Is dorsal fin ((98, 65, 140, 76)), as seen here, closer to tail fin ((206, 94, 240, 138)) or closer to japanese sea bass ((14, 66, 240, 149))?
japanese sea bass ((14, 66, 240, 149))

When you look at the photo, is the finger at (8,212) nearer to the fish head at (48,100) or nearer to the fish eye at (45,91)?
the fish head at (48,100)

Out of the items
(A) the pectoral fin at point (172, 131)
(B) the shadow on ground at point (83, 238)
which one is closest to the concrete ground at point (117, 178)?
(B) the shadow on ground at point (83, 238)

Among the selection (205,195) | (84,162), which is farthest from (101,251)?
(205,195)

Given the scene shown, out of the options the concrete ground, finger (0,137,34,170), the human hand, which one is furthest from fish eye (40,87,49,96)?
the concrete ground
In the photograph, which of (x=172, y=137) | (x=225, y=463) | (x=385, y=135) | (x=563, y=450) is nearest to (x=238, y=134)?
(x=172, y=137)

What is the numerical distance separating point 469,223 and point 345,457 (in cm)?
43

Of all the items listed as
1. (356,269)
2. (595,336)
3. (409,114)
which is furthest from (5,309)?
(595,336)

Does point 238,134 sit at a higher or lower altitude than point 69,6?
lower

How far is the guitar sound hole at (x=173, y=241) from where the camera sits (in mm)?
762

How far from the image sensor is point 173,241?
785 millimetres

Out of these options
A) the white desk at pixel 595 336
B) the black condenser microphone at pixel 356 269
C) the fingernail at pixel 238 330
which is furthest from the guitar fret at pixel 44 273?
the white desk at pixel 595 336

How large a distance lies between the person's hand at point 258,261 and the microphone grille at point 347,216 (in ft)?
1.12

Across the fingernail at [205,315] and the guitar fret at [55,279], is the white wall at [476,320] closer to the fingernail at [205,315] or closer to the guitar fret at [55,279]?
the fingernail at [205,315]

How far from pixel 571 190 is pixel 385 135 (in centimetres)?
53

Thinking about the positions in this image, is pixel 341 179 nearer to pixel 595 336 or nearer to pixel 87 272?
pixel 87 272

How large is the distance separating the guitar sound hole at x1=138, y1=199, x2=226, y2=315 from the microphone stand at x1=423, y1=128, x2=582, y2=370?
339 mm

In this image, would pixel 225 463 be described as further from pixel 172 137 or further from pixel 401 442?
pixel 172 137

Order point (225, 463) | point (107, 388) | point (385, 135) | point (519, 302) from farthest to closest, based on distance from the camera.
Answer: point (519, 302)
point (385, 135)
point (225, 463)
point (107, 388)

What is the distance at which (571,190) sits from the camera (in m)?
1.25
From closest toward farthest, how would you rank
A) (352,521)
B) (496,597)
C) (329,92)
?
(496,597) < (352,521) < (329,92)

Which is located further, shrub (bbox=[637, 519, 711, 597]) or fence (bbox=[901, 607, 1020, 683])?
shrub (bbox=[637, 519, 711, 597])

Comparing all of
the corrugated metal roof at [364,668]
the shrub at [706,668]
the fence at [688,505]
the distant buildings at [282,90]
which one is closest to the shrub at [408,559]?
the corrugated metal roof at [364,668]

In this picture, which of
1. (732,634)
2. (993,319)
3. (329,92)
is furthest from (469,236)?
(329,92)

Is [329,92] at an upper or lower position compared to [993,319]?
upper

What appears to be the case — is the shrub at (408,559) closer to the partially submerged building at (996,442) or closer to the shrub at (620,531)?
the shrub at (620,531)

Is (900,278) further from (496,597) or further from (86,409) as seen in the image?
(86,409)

## Exercise directions
Copy out the entire listing above word for word, with nothing changed, added, or left out.

## Task answer
Is dorsal fin ((98, 65, 140, 76)), as seen here, closer to tail fin ((206, 94, 240, 138)) or closer to japanese sea bass ((14, 66, 240, 149))?
japanese sea bass ((14, 66, 240, 149))

When you look at the photo, is the finger at (8,212) nearer to the fish head at (48,100) or nearer to the fish eye at (45,91)?
the fish head at (48,100)

Out of the items
(A) the pectoral fin at point (172, 131)
(B) the shadow on ground at point (83, 238)
which one is closest to the concrete ground at point (117, 178)?
(B) the shadow on ground at point (83, 238)

Among the selection (205,195) | (84,162), which is farthest from (101,251)?
(205,195)

Given the scene shown, out of the options the concrete ground, finger (0,137,34,170), the human hand, which one is furthest from fish eye (40,87,49,96)?
the concrete ground
In the photograph, which of (x=172, y=137) | (x=225, y=463) | (x=385, y=135) | (x=563, y=450) is nearest to (x=238, y=134)?
(x=172, y=137)

What is the numerical distance separating point 469,223 and point 345,457 (in cm)?
43

Of all the items listed as
1. (356,269)
2. (595,336)
3. (409,114)
which is furthest from (5,309)?
(595,336)

Does point 238,134 sit at a higher or lower altitude than point 69,6?
lower

How far is the guitar sound hole at (x=173, y=241) from where the camera sits (in mm)?
762

How far from the image sensor is point 173,241?
785 millimetres

Out of these options
A) the white desk at pixel 595 336
B) the black condenser microphone at pixel 356 269
C) the fingernail at pixel 238 330
which is furthest from the guitar fret at pixel 44 273?
the white desk at pixel 595 336

How large a distance lies between the person's hand at point 258,261 and the microphone grille at point 347,216 (in ft)?
1.12

Across the fingernail at [205,315] and the guitar fret at [55,279], is the white wall at [476,320] closer to the fingernail at [205,315] or closer to the guitar fret at [55,279]?
the fingernail at [205,315]

How far from pixel 571 190 is pixel 385 135 (in centimetres)?
53

Thinking about the positions in this image, is pixel 341 179 nearer to pixel 595 336 or nearer to pixel 87 272?
pixel 87 272

How large is the distance separating the guitar sound hole at x1=138, y1=199, x2=226, y2=315 from the microphone stand at x1=423, y1=128, x2=582, y2=370?
339 mm

In this image, would pixel 225 463 be described as further from pixel 172 137 or further from pixel 401 442?
pixel 172 137

Order point (225, 463) | point (107, 388) | point (385, 135) | point (519, 302) from farthest to closest, based on distance from the camera.
Answer: point (519, 302)
point (385, 135)
point (225, 463)
point (107, 388)

What is the distance at which (571,190) sits from the camera (in m)?
1.25
From closest toward farthest, how would you rank
A) (352,521)
B) (496,597)
C) (329,92)
?
(496,597) < (352,521) < (329,92)

Which is located further, shrub (bbox=[637, 519, 711, 597]) or fence (bbox=[901, 607, 1020, 683])?
shrub (bbox=[637, 519, 711, 597])

Comparing all of
the corrugated metal roof at [364,668]
the shrub at [706,668]
the fence at [688,505]
the distant buildings at [282,90]
which one is closest to the shrub at [408,559]?
the corrugated metal roof at [364,668]

In this picture, which of
1. (732,634)
2. (993,319)
3. (329,92)
is furthest from (469,236)?
(329,92)

Is [329,92] at an upper or lower position compared to [993,319]?
upper

What appears to be the case — is the shrub at (408,559) closer to the partially submerged building at (996,442) or closer to the shrub at (620,531)?
the shrub at (620,531)

Is (900,278) further from (496,597) or further from (86,409) as seen in the image?
(86,409)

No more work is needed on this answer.